### [DIRECTIONS FOR THIS TASK]
Reproduce the downhole heater passage word for word, from "It is noted" up to and including "both operated intermittently.".

## BEGIN EXCERPT

As a more specific example, a downhole heating element may be used
in connection with the circulating fluid for purposes of
introducing a larger temperature change in the local environment of
the distributed temperature sensor. In this regard, referring to
FIG. 10, in accordance with another embodiment of the invention, a
well 450 includes a fluid level indication system that is similar
to the fluid level indication system of FIG. 2 (with like reference
numerals being used to denote similar components), except that the
fluid level detection system of FIG. 10 includes a downhole heater
460, which may be powered, for example, by a surface electrical
power source 452.
The heater 460 is positioned (circumscribes the conduit 80, for
example) to heat the fluid in the conduit 80 in response to the
power source 452 energizing (i.e., communicating electrical power
to) the heater 460. The distributed temperature sensor 87 traverses
the region of interest 71, and thus, the well fluid layers 70. The
pump 96 is operated to circulate fluid from the fluid reservoir 94
through the conduit 80, and the electrical power source 452 is
activated to deliver electrical power through electrical
communication lines 456 to the downhole heater 460. The electrical
heater 460 heats the circulating fluid as the fluid passes near the
heater 460, thereby inducing temperature changes in the local
environment of the distributed temperature sensor 87 in the region
of interest 71.
It is noted that, depending on the particular embodiment of the
invention, the heater 460 may be energized intermittently while the
fluid circulation remains continuous; the heater 460 may be
continuously energized while the pump 96 runs intermittently; or
the heat 460 and the pump 96 may be both operated intermittently.
Thus, many variations are contemplated and are within the scope of
the appended claims.

## END EXCERPT
## BEGIN DATASET

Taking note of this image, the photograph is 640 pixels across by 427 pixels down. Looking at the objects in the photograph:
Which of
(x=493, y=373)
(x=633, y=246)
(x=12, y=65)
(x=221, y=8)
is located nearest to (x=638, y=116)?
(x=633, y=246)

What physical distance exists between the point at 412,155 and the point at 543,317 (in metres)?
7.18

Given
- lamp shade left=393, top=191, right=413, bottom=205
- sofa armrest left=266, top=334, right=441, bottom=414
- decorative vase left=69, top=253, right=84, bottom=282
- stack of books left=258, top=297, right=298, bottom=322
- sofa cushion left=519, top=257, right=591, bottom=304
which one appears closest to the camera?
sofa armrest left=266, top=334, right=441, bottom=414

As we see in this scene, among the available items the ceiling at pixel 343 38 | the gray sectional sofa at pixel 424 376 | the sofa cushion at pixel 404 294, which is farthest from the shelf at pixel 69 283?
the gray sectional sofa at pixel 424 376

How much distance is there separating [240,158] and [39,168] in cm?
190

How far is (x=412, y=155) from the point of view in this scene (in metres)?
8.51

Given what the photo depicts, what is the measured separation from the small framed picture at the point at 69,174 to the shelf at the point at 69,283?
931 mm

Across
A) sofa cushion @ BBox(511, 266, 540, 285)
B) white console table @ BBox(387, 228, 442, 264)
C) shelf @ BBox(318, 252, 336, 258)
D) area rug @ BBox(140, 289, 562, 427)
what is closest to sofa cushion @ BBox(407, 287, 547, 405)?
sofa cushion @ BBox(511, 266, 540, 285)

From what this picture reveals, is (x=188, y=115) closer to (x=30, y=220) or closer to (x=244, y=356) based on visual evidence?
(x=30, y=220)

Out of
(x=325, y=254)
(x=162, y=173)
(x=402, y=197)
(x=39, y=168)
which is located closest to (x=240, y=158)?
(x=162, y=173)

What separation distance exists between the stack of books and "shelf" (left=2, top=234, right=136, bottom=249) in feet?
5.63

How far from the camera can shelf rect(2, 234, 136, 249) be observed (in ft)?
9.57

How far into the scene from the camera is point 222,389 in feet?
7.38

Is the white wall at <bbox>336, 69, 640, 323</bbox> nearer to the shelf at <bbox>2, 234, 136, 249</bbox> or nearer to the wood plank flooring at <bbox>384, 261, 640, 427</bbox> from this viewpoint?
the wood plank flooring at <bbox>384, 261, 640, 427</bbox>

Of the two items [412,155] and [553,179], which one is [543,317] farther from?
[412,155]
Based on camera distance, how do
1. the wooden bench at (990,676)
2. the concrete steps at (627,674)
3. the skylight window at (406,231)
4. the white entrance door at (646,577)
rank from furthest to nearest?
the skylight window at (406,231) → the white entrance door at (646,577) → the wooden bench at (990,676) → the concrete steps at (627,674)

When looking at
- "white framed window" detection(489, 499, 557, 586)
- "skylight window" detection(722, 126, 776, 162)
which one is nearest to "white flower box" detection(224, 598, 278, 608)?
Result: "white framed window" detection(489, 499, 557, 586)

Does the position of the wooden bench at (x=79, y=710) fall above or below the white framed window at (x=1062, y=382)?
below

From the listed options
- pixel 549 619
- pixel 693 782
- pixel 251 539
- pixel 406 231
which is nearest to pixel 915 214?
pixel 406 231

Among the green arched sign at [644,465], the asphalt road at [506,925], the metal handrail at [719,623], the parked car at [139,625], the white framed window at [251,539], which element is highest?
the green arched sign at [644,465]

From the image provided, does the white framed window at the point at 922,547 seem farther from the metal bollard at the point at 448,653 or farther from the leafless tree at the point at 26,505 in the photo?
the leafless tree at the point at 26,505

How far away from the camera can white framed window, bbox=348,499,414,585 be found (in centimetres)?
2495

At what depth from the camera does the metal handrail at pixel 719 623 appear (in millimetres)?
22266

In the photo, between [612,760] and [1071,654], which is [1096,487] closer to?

## END DATASET

### [SOLUTION TO THIS PROBLEM]
It is noted that, depending on the particular embodiment of the
invention, the heater 460 may be energized intermittently while the
fluid circulation remains continuous; the heater 460 may be
continuously energized while the pump 96 runs intermittently; or
the heat 460 and the pump 96 may be both operated intermittently.